Book Review – Harry Potter and the Philosopher’s Stone – JK Rowling

Title: Harry Potter and the Philosopher’s Stone (UK/Original title) – Harry Potter and the Sorcerer’s Stone (USA)
Author: J.K. Rowling
Illustrator: Mary GrandPre
Format: hardcover
Written: 1995
Published: 1998

I was going to save this one for a little bit, but in honor of Banned Books Week, I thought I should do it now, seeing as though this is one of the most banned books of the last decade.

I first read the book several years ago, and I’ve seen most of the movies. But I was a little grumpy when I read these the first time, so I decided to give them another go. See, here’s the thing, Eoin Coiffer wrote an incredible book called Artemis Fowl that came out right around the same time, and I spent a lot of grumpiness on the fact that JK just got better marketing than Coiffer did. This is why Universal has the Wizarding World of Harry Potter in its theme park and we have all gone out and tried Botts Every Flavor Beans, even if it *was* earwax flavored.

I still think Artemis Fowl needs a huge franchise like this.

Anyway, back to Harry Potter. The gist is this. Orphan Harry Potter spent most of his first 11 years living at 4 Privet Drive, with a crazy Aunt and Uncle who treat him like crap (hello, he lives under the stairs) while his cousin Pugsly (Okay, his name is really Dudley) gets everything he’s ever wanted. (If this isn’t a call for Children’s Protective Services… anyway). On his 11th birthday, he gets invited to Hogwarts, where he gets to study wizardry, meets a couple new friends (including Ron, the youngest boy in a family of gingers – ooooh, redheads *swoon* – and Hermione, who he wasn’t friends with until his (and his friends’) taunting sent her crying to a bathroom where she was then locked in with a troll and he had to save her [troll bogies included]), turns out to be awesome at everything and the best known wizard ever, even though he knew nothing about his past.

# Brief
Reproduce the part of the Harry Potter book review that runs from "Title: Harry Potter" down to "the last decade.".

# Supplied data

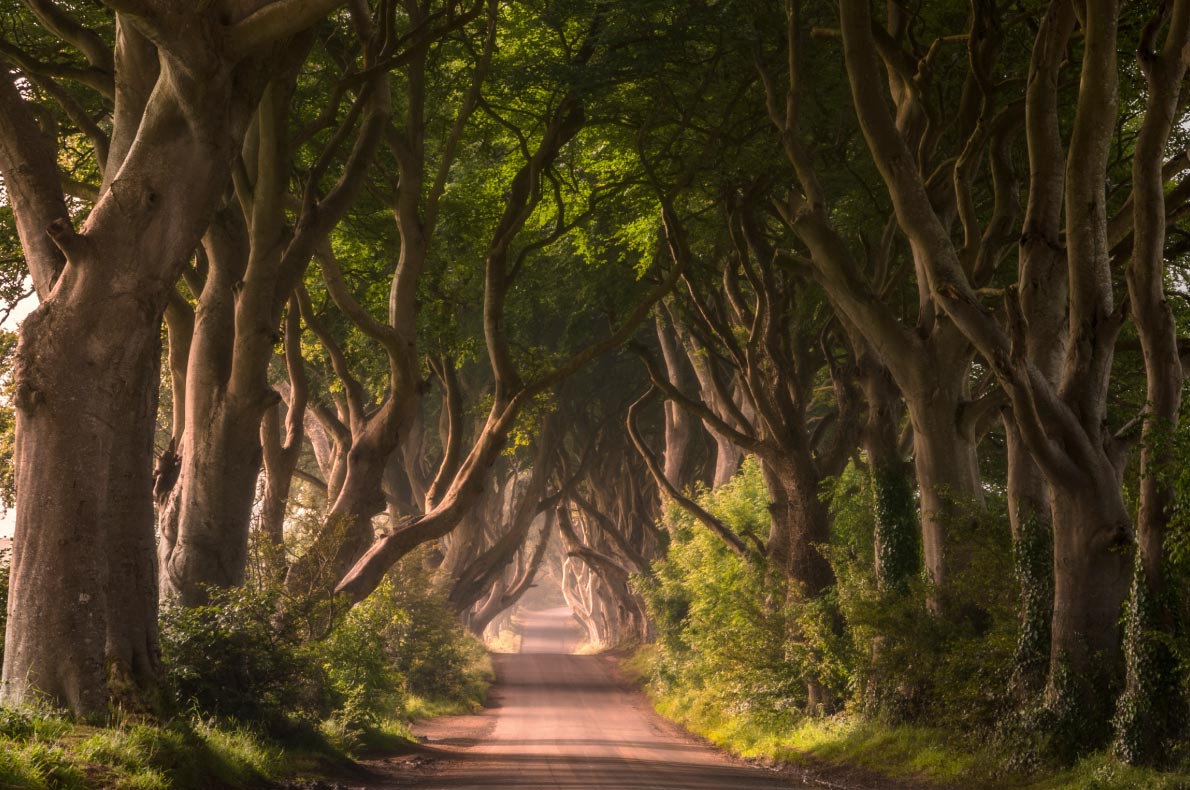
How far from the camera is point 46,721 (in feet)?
29.4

# Solution to the exercise
Title: Harry Potter and the Philosopher’s Stone (UK/Original title) – Harry Potter and the Sorcerer’s Stone (USA)
Author: J.K. Rowling
Illustrator: Mary GrandPre
Format: hardcover
Written: 1995
Published: 1998

I was going to save this one for a little bit, but in honor of Banned Books Week, I thought I should do it now, seeing as though this is one of the most banned books of the last decade.